BEGIN Extracted records
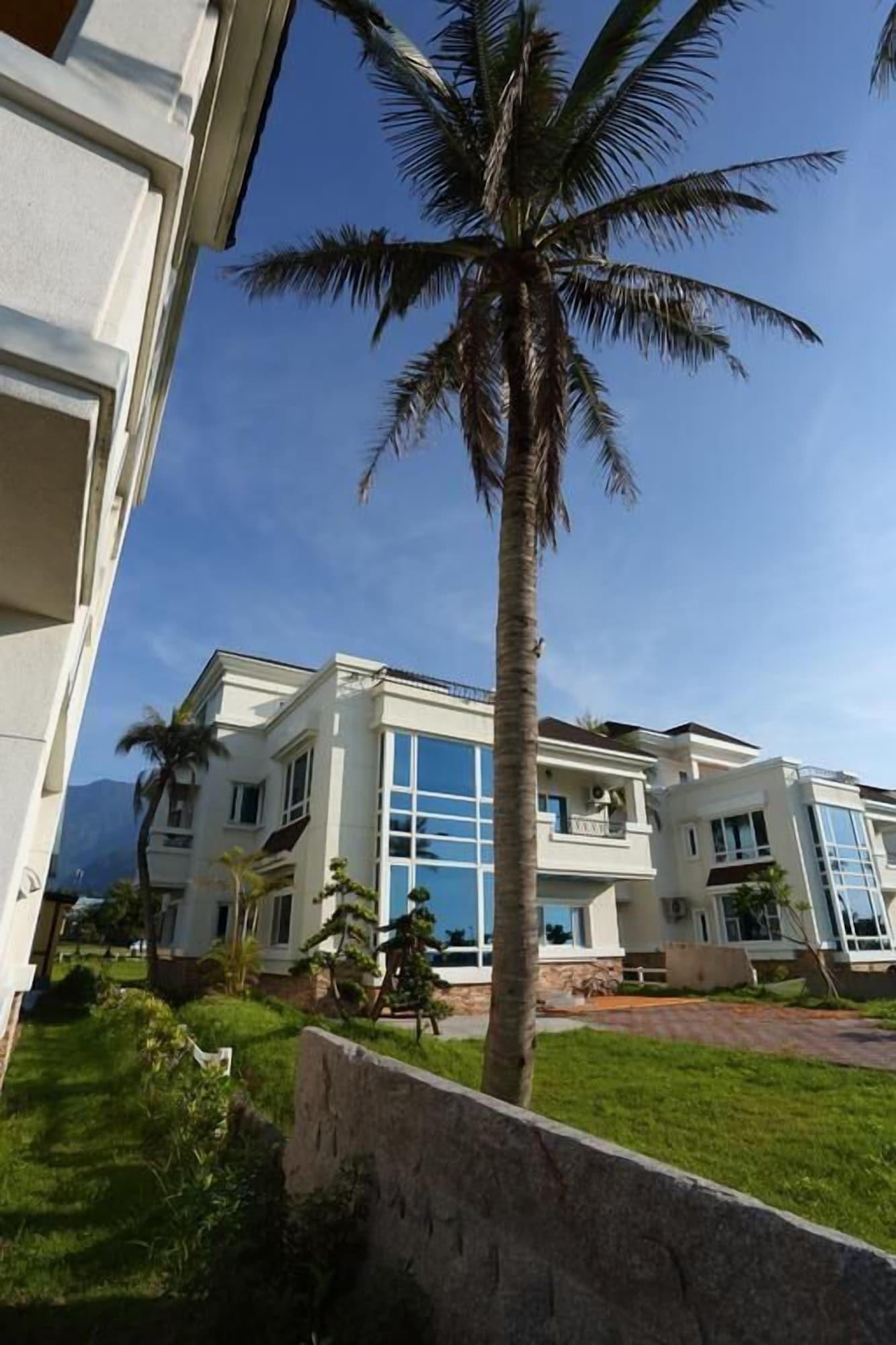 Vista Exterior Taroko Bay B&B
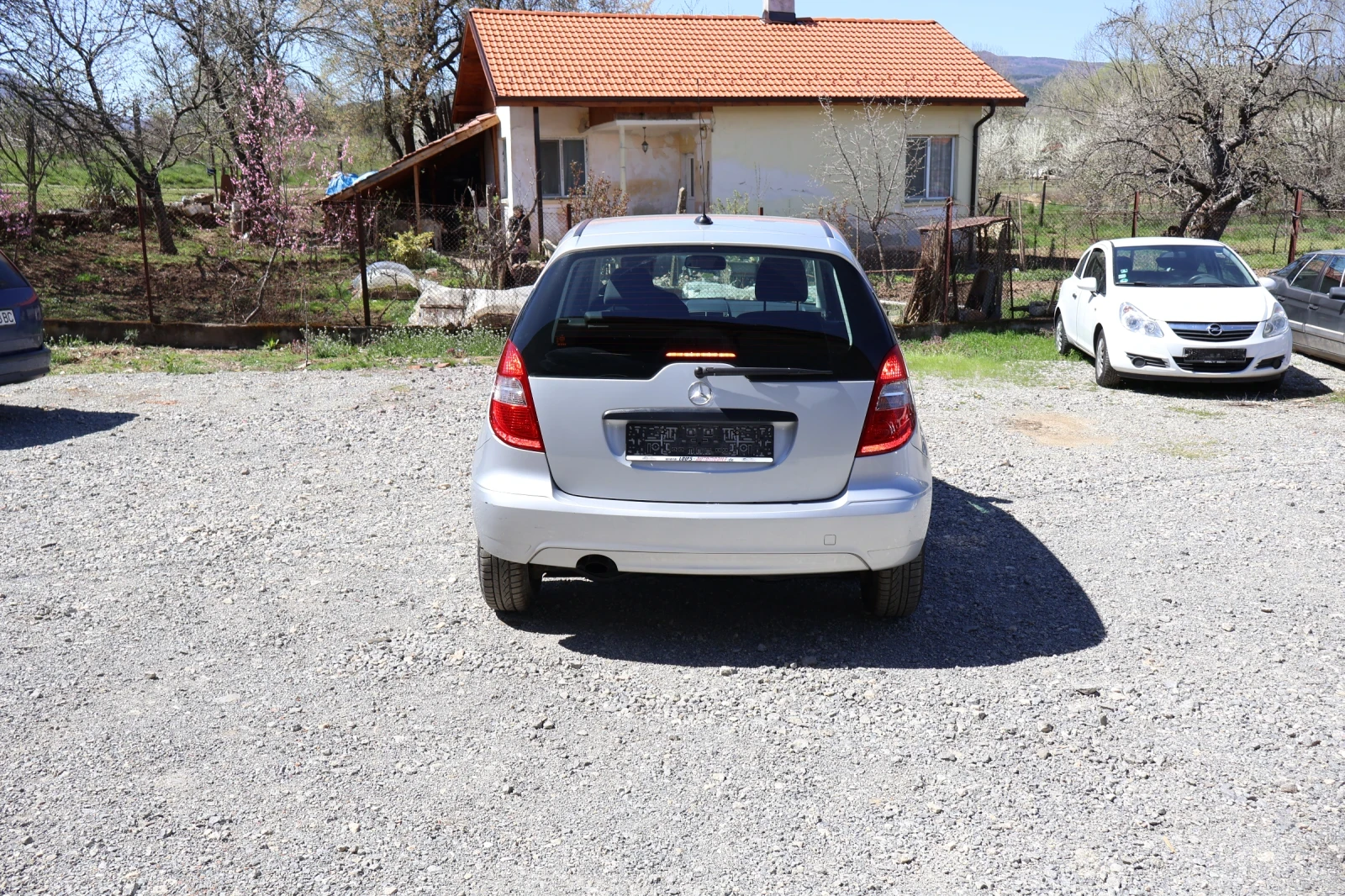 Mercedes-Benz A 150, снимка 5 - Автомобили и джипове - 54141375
END Extracted records
BEGIN Extracted records
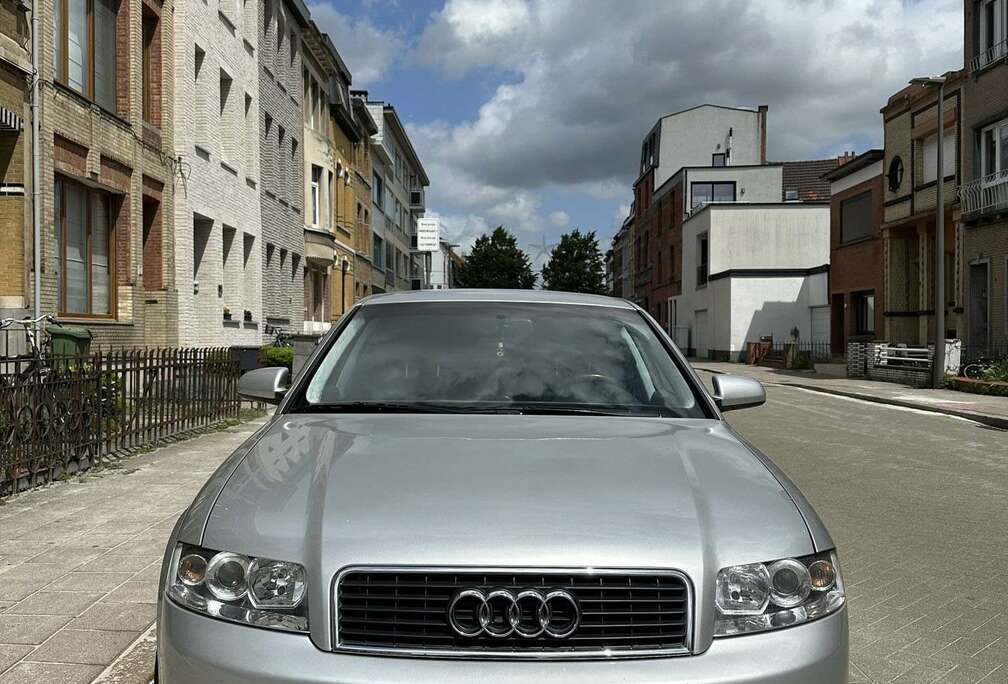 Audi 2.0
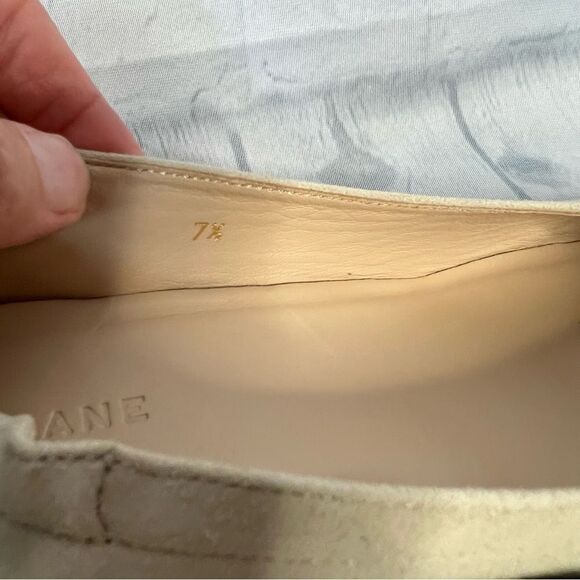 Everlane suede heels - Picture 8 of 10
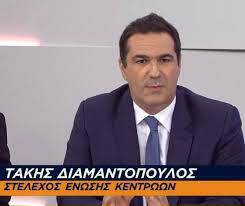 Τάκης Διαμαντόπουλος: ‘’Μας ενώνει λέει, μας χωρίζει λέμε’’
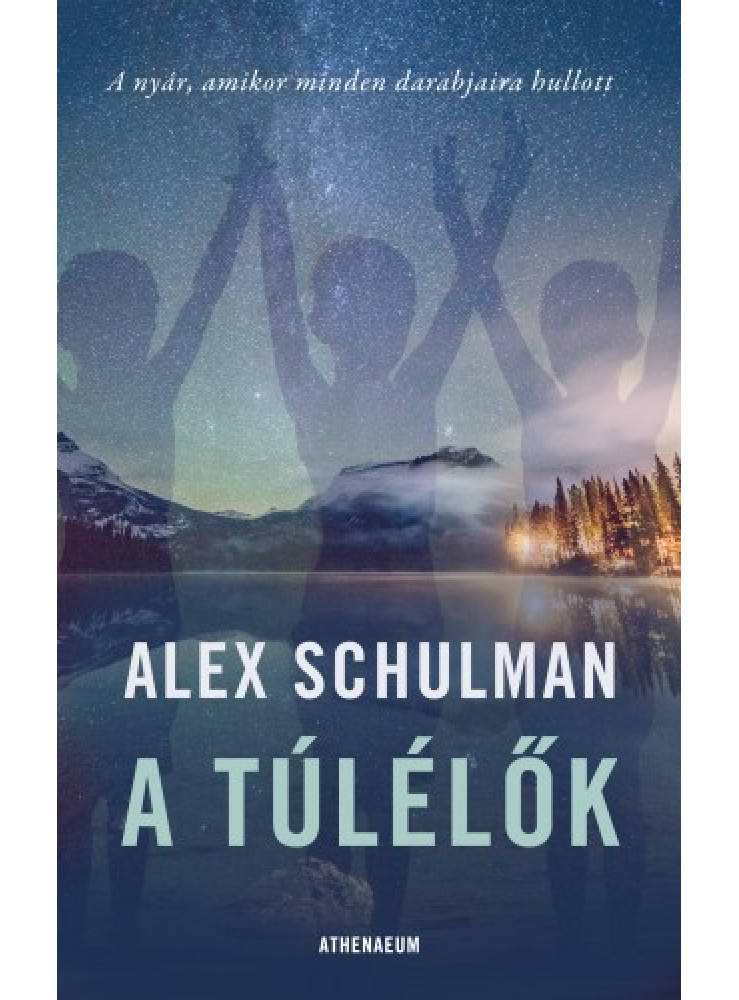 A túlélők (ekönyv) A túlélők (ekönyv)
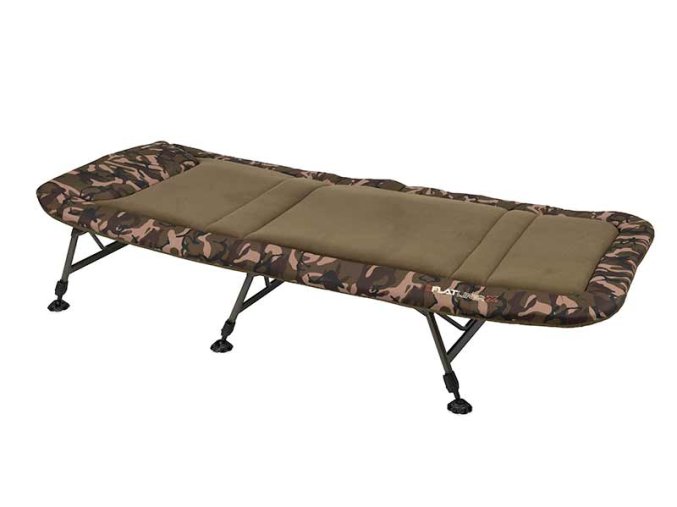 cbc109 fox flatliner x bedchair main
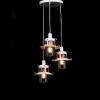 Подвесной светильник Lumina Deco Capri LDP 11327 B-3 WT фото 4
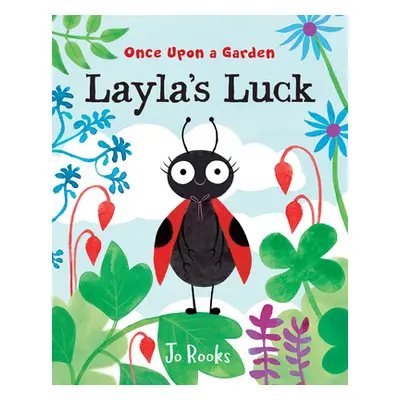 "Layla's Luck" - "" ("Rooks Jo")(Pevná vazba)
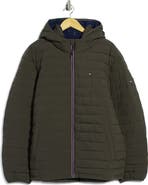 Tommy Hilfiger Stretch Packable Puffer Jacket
END Extracted records
BEGIN Extracted records
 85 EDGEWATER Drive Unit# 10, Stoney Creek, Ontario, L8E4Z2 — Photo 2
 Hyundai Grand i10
END Extracted records
• **Required action**: Convert the entries starting with the line containing "85 EDGEWATER Drive" and going on through the line containing "Hyundai Grand i10" into a JSON list of strings, one string per line, leaving out any blank lines.

• **Output below**:
[
  " 85 EDGEWATER Drive Unit# 10, Stoney Creek, Ontario, L8E4Z2 — Photo 2",
  " Hyundai Grand i10"
]